After clicking on the “new” icon, it will launch a dialog window that will allow you to set basic parameters of the action such as a name and color identification (which comes in handy if you’re going to create a lot of actions). Go ahead and name it whatever makes the most sense to you – and you can also set up some keyboard shortcuts if that sort of thing floats your boat. I think it’s a neat feature, but I had difficulty setting it up to work correctly on my Macbook Pro. No matter what Function keys I selected, my Macbook refused to execute the actions. I’m sure there is an easy fix for that, but that’s the topic of another tutorial… Anyway, I will name may action: “norebbo 2000 wide”. I know, I know. Sometimes I astound myself with my own creativity.

Step three: setting the parameters for the action (or, more simply: recording the action)

As you can see in the actions palette to the right, the name of my new Action named “norebbo 2000 wide” is automatically selected. That means that it’s ready to receive recording information. It is very important that you pay attention to what action is selected in your palette before you begin recording! I can’t count the number of times I made the bone-headed move of recording data to an action I had made previously.

With the name of your new action selected, press the red “record” button in the bottom menu of the action palette. The button will appear to be pressed in when you click it, indicating that you are now in a recording mode.

It is very important to understand that from this point forward, with that red “record” button selected, everything you do now will be recorded as part of the action. So this is not the time to experiment with color variations or layer adjustments. You don’t want your actions to be bloated with unnecessary tasks, so be very certain that what you do to your image while you are recording is what you want to do to every image you apply this action to. Filling your actions with a lot of unnecessary steps will increase the time it takes to perform the action, and that can add up if you have a lot of images to process.

So now that you are in a recording mode, you can begin processing your image. In my case, I need to make an action that will scale a large image down to 2000px wide. As I complete that step, everything I do is recorded in the actions palette as a separate list item. As you can see from the screenshot to the left, I have also added one more adjustment in addition to the image size change: a bit of shapening, faded it by 50%. Happy with the way the image looks, I save the image and close it. Notice how the actions palette records every step – even the closing of the image!

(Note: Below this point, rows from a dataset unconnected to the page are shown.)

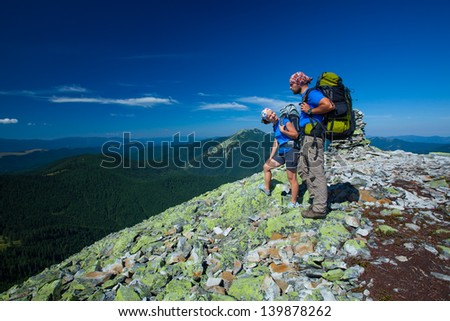 Portrait of couple at the top of the mountain - stock photo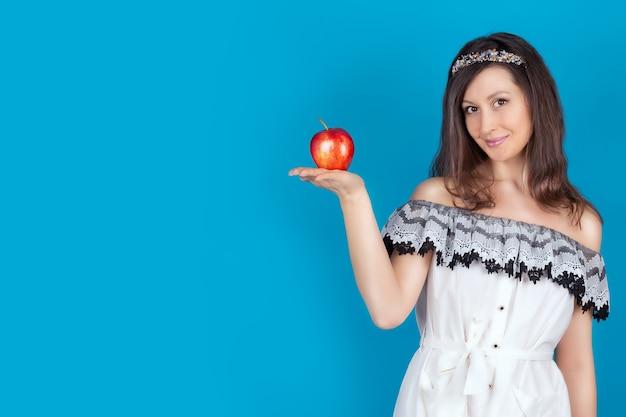 Ragazza con i capelli scuri spalle nude e collo che tiene una grande mela rossa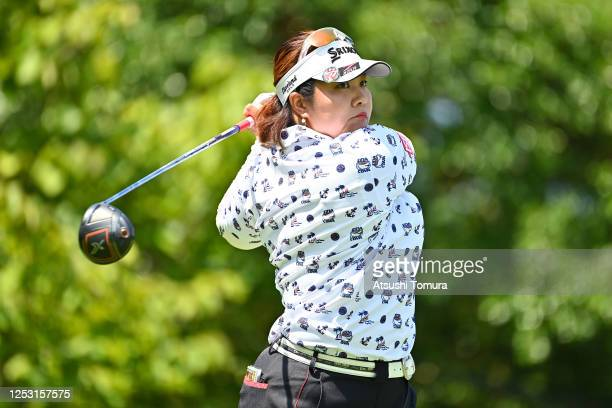 Miki Sakai of Japan hits her tee shot on the 1st hole during the final round of the Earth Mondamin Cup at the Camellia Hills Country Club on June 29...
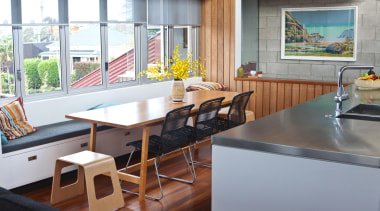 A new window seat provides informal seating to countertop, furniture, interior design, kitchen, real estate, table, gray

Before you do anything else, stop the recording by pressing the gray square “stop” icon at the far left of the tool bar (shown in the diagram to the left). This is the one step that I seemingly forget over and over again, and if the action is still gathering data, it will record everything I do until I press that “stop” button. Don’t forget!

But if you are like me and you do end up forgetting this crucial step, no worries. You can edit your actions even after you’ve stopped recording. Just double-click the item in your action that you wish to change, and you will be able to change the parameters you set while you were recording. Note that you can also change the order of the steps by just clicking and dragging an item, or you can even delete individual steps as well by selecting it and pressing the trash can icon in the far right end of the tool bar. It’s an easy way to fix your action if you are bone-headed like me and forget to press the “stop” button before moving on to other things.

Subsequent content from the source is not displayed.